PETUNJUK KERJA:
**A.** Tentukan apakah setiap pernyataan berikut sesuai dengan teks tentang pengadaan tenaga konsultan. Jawab ya atau tidak, lalu kutip kata-kata penentu dari teks itu.

(i) Biaya konsultan bisa dibiayai oleh Pinjaman Hibah Luar Negeri.
(ii) Dalam contoh sekretariat pendukung kegiatan, ditetapkan 10 orang tenaga ahli.
(iii) Unit kerja bersedia memberikan surat keterangan penerimaan sumbangan kepada konsultan.
**B.** Perbarui baris data mulai dari baris pertama sampai baris yang memuat "<instances>", dengan mengganti "SVG" menjadi "XML" tanpa mengubah bagian lain. Tulis ulang baris-baris itu saja, tanpa gambarnya.

TEKS SUMBER:
Friday, April 12, 2013

Pengadaan Tenaga Teknis Pendukung Kegiatan

Dalam pelaksanaan tugas pokok dan fungsinya, sebuah unit kerja di Kementerian/Lembaga Negara, diperkenankan untuk mendapatkan bantuan atau pun menyewa tenaga ahli non-pegawai negeri. Mereka seringkali disebut sebagai support atau pun konsultan. Biaya pengadaan konsultan ini dapat dibebankan pada Negara melalui pembayaran Anggaran Pendapatan dan Belanja Negara (APBN), atau pun dibiayai oleh Pinjaman Hibah Luar Negeri (PHLN). Perekrutan tenaga konsultan non-pegawai negeri sipil ini sangat rawan dengan penyelewengan anggaran, yang prakteknya lebih menyerupai praktik penyerahan upeti kepada birokrat. Ada pun praktik-praktik penyelewengan adalah sebagai berikut:

  1. Perekrutan tenaga konsultan yang dibayar di bawah pagu yang ditetapkan oleh Peraturan Menteri Keuangan. Namun tenaga konsultan menandatangani Surat Kontrak dengan nilai kontrak sesuai pagu. Selisih antara nilai kontrak dengan jumlah yang dibayarkan, menjadi ‘tambahan’ penghasilan unit kerja.
  2. Perekrutan tenaga ahli yang jumlahnya di bawah jumlah yang diperkenankan. Semisal dalam sebuah sekretariat pendukung kegiatan ditetapkan 5 orang tenaga ahli, namun pada kenyataannya hanya diperkejakan satu (1) orang tenaga pendukung. Namun demikian, unit kerja bersusah payah mendapatkan kontrak dengan tenaga fiktif, sehingga dalam pembukuannya, tenaga ahli yang direkrut adalah sebanyak yang diijinkan. Tenaga fiktif yang dipinjam tandatangannya untuk pengisian daftar hadir bulanan dan kontrak aspal, mendapat balas jasa sejumlah tertentu setiap bulannya dan telah disepakati bersama antara unit kerja (bisa Pejabat Pembuat Komitmen atau pun staf lainnya, bahkan bisa juga pejabat eselon III atau pun II, bahkan eselon I).   
  3.  Tenaga konsultan yang dibiayai dengan PHLN, biasanya ‘diminta’ kerelaannya untuk menyumbang kepada unit kerja. Alasannya adalah remunerasi yang dibayarkan oleh donor lebih tinggi dari pada yang dibayarkan oleh Negara melalui APBN. Alasan lain yang digunakan adalah kontribusi tersebut akan digunakan untuk subsidi silang bagi pegawai rendah di unit kerja yang bersangkutan. Permasalahan akan timbul ketika konsultan meminta surat keterangan penerimaan ‘sumbangan’, karena tentu saja, konsultan harus membayar pajak yang lebih tinggi dari penerimaan riil yang didapat. Unit kerja tidak bersedia memberikan surat keterangan tersebut, karena jika surat tersebut diterbitkan, unit kerja akan mengakui ‘pemerasan’ yang terjadi. Meskipun lembaga donor yang memberikan bantuan PHLN melakukan audit tahunan melalui Badan Pengawas Keuangan dan Pembangunan (BPKP), namun penyelewengan ini tidak pernah bisa dibuktikan, karena sifatnya yang tertutup (under table).

DATA TERCATAT:
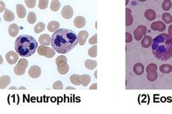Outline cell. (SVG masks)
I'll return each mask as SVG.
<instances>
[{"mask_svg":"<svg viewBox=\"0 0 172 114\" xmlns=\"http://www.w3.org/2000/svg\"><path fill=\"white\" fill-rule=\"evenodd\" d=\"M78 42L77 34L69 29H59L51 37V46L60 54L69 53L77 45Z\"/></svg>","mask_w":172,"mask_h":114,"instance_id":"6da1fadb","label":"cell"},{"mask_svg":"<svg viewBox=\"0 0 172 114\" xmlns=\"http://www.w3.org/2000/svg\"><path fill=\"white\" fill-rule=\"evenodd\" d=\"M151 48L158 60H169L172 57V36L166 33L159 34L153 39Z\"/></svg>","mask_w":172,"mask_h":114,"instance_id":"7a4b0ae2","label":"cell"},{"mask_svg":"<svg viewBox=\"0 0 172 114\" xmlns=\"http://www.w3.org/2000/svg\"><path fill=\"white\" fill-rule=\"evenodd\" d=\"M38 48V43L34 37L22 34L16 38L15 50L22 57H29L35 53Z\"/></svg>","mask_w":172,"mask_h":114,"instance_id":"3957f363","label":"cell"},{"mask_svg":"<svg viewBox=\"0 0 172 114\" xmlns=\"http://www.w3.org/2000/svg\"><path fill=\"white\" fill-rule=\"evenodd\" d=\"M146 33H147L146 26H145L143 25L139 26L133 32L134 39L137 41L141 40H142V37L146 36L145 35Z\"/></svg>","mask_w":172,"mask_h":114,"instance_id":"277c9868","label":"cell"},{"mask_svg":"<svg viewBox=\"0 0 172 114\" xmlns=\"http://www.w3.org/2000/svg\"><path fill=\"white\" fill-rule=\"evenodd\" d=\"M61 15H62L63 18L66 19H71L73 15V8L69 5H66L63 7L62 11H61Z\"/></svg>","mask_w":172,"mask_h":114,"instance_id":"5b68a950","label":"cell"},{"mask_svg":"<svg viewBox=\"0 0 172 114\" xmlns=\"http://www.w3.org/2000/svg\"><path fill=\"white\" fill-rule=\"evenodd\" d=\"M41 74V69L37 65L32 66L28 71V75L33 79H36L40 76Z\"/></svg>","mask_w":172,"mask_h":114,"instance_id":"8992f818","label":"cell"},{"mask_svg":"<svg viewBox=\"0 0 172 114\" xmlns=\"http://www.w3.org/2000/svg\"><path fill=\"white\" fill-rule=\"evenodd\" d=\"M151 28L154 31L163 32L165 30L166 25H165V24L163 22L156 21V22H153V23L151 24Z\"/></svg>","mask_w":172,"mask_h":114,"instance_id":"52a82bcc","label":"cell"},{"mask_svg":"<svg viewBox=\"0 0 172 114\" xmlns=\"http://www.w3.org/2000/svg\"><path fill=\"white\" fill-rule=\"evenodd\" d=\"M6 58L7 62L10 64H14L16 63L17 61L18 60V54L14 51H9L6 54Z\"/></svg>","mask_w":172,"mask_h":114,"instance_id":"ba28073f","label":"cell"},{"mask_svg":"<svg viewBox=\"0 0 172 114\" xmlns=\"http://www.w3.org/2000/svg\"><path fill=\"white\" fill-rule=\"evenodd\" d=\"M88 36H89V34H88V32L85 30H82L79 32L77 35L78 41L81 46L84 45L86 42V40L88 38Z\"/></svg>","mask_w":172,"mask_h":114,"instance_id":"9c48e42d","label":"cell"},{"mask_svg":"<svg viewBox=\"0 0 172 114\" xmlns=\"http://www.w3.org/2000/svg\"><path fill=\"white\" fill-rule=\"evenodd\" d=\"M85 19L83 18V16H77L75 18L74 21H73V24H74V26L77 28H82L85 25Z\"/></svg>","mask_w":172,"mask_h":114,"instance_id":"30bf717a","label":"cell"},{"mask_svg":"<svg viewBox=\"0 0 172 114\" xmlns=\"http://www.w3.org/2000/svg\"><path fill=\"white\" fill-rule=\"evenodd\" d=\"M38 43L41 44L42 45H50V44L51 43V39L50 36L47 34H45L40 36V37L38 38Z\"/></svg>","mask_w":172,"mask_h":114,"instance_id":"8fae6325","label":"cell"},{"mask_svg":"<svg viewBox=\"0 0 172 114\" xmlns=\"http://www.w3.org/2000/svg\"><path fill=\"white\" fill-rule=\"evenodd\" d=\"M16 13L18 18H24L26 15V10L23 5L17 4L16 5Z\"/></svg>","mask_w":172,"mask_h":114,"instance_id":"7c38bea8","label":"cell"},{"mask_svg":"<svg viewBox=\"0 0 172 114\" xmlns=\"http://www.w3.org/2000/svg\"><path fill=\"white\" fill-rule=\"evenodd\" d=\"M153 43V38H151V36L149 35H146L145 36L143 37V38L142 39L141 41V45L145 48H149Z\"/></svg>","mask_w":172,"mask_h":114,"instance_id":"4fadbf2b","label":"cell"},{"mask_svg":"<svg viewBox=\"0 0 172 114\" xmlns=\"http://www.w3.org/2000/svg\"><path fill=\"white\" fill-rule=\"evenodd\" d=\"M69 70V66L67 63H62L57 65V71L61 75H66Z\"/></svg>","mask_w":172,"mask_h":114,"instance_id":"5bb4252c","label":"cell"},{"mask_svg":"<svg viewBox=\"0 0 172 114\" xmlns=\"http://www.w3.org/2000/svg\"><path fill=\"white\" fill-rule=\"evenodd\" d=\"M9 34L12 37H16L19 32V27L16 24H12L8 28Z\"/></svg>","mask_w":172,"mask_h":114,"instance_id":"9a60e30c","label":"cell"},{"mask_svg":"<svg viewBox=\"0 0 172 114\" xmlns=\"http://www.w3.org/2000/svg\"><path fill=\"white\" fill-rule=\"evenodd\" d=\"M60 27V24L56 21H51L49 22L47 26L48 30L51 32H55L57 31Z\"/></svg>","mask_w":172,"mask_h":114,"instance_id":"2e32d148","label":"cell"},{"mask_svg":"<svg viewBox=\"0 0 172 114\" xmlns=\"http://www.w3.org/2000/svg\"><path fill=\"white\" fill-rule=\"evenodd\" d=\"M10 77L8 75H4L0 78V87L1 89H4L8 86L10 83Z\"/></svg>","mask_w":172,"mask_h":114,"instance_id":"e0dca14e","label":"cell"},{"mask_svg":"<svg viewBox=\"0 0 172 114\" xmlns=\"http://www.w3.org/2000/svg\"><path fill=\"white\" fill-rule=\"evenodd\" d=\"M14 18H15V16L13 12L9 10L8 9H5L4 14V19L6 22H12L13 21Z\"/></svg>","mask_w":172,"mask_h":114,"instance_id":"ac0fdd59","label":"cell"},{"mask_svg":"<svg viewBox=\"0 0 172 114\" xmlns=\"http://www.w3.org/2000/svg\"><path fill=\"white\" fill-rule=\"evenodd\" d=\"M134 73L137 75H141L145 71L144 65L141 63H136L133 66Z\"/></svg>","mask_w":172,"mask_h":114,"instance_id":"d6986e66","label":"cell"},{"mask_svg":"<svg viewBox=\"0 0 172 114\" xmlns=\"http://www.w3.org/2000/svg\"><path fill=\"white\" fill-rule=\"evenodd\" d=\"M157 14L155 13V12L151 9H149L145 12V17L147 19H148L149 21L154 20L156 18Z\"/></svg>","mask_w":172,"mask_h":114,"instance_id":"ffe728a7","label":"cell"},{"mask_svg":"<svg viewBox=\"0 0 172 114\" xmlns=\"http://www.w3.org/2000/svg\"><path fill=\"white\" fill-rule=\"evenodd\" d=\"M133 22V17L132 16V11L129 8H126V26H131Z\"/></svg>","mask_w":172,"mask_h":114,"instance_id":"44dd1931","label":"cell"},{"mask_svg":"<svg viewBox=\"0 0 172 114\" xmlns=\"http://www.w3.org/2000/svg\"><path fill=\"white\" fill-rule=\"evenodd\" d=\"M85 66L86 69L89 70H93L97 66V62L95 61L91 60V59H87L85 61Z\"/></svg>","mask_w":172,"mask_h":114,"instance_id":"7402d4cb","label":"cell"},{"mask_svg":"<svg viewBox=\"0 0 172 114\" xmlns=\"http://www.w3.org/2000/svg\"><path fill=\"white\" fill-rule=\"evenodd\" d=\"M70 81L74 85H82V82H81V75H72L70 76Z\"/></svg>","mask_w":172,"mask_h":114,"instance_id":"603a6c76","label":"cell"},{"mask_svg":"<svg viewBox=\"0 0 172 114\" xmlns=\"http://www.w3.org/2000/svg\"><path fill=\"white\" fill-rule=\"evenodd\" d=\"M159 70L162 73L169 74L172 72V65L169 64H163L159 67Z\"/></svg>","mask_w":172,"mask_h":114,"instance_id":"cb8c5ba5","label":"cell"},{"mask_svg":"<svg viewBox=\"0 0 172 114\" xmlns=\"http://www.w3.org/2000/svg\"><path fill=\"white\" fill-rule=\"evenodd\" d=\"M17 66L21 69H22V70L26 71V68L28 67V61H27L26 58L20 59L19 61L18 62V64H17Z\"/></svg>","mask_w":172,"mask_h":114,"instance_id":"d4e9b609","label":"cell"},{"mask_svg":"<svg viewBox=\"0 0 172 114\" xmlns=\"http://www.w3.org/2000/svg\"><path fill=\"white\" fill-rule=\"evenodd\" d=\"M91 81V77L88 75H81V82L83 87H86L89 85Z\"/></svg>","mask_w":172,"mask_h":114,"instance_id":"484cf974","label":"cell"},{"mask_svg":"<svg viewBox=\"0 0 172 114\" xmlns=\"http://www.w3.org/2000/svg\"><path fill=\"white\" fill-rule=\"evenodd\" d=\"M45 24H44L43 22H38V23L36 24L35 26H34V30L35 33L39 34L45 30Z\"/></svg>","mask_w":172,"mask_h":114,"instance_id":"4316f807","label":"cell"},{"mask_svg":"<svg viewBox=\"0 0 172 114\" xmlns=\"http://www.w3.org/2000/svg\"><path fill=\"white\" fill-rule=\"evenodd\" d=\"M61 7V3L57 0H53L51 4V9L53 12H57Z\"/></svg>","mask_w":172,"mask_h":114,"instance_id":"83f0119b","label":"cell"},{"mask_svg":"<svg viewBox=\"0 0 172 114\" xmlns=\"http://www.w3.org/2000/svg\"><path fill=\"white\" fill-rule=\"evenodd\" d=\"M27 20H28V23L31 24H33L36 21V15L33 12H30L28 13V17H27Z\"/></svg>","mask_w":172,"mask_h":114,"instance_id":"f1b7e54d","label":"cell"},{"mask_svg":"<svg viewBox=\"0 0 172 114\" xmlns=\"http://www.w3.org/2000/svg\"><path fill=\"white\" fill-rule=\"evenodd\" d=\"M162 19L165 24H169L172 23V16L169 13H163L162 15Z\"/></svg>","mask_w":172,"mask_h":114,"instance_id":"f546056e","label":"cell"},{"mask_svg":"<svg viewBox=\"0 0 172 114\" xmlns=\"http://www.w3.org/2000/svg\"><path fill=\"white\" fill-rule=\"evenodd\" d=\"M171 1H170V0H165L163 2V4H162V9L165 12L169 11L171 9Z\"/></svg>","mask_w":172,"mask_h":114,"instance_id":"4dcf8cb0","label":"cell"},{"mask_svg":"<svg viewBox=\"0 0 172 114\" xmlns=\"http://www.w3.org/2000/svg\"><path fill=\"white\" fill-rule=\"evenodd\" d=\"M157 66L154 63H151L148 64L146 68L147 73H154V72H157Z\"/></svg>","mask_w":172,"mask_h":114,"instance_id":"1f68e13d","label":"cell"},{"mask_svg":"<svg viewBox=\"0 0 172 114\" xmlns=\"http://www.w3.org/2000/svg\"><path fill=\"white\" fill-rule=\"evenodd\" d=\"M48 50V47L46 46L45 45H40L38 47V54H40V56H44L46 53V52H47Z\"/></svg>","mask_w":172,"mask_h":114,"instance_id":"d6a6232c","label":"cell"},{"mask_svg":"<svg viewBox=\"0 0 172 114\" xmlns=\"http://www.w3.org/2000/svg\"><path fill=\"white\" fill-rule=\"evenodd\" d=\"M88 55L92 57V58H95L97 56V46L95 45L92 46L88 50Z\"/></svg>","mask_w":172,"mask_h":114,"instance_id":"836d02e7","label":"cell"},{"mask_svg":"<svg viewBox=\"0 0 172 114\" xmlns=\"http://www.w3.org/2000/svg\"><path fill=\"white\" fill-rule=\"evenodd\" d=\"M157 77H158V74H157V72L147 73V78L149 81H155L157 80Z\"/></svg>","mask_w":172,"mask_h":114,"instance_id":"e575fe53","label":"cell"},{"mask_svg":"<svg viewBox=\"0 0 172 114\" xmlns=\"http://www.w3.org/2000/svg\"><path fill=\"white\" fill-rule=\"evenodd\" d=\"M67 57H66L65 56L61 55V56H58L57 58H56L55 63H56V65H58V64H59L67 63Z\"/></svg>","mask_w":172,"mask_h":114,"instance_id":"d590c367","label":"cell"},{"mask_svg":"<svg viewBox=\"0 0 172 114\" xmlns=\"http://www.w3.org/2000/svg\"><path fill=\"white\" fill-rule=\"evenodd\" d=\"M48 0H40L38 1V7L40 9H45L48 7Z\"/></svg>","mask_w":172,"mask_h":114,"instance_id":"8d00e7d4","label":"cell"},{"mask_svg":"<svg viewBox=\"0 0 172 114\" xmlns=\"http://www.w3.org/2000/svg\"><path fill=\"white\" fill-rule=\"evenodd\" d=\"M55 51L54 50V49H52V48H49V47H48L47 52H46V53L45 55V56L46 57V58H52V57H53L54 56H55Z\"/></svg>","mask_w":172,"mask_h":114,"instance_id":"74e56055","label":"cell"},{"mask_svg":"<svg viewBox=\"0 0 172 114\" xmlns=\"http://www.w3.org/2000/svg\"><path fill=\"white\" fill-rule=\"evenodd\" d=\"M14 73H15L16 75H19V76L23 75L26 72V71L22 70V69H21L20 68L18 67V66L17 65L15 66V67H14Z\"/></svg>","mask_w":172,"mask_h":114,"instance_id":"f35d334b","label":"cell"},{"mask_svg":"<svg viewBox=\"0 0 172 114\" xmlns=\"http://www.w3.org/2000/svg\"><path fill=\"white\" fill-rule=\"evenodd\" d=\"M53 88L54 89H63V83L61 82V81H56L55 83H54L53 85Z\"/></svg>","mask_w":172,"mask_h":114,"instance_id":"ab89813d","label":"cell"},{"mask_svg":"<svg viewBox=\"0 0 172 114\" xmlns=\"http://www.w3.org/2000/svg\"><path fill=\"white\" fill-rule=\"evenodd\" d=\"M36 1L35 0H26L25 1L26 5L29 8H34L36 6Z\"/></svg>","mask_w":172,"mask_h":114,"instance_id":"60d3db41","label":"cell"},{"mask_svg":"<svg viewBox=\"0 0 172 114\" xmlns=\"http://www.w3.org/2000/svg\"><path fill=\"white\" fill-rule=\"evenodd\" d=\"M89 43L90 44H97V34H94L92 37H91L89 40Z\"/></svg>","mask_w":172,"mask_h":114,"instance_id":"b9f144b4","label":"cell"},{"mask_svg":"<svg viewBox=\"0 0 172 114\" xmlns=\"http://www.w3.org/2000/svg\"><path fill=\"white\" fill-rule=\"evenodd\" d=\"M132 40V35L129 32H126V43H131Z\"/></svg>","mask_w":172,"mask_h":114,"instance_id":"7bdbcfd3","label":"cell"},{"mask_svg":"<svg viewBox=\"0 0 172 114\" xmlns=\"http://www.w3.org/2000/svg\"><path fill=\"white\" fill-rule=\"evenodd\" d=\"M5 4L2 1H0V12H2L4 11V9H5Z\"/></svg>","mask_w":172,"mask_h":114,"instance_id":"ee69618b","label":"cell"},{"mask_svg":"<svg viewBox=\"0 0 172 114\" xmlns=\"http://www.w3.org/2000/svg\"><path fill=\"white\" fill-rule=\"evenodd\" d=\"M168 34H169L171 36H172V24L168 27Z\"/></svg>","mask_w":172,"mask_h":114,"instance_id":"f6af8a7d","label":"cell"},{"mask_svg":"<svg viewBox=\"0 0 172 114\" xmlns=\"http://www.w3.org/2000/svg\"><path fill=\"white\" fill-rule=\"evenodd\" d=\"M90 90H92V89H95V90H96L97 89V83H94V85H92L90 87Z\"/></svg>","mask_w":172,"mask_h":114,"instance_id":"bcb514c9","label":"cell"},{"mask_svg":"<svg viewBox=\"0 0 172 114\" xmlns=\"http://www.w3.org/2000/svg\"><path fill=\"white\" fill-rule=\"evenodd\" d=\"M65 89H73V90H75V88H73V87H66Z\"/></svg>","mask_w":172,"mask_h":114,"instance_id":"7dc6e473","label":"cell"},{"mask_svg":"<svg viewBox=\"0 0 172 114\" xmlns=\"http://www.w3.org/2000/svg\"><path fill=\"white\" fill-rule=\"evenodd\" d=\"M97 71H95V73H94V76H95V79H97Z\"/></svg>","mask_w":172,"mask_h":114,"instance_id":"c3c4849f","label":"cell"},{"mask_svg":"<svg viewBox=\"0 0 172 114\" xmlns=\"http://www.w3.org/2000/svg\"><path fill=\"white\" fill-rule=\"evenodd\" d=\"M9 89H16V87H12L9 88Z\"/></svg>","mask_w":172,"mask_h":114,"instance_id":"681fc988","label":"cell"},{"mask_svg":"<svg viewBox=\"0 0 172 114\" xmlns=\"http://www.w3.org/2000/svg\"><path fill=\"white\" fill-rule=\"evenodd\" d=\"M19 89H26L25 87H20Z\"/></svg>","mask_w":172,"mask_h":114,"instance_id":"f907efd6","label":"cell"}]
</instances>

HASIL YANG DIHARAPKAN:
**A.**
(i) Ya: "atau pun dibiayai oleh Pinjaman Hibah Luar Negeri (PHLN)"
(ii) Tidak: "ditetapkan 5 orang tenaga ahli"
(iii) Tidak: "Unit kerja tidak bersedia memberikan surat keterangan tersebut"

**B.**
Outline cell. (XML masks)
I'll return each mask as XML.
<instances>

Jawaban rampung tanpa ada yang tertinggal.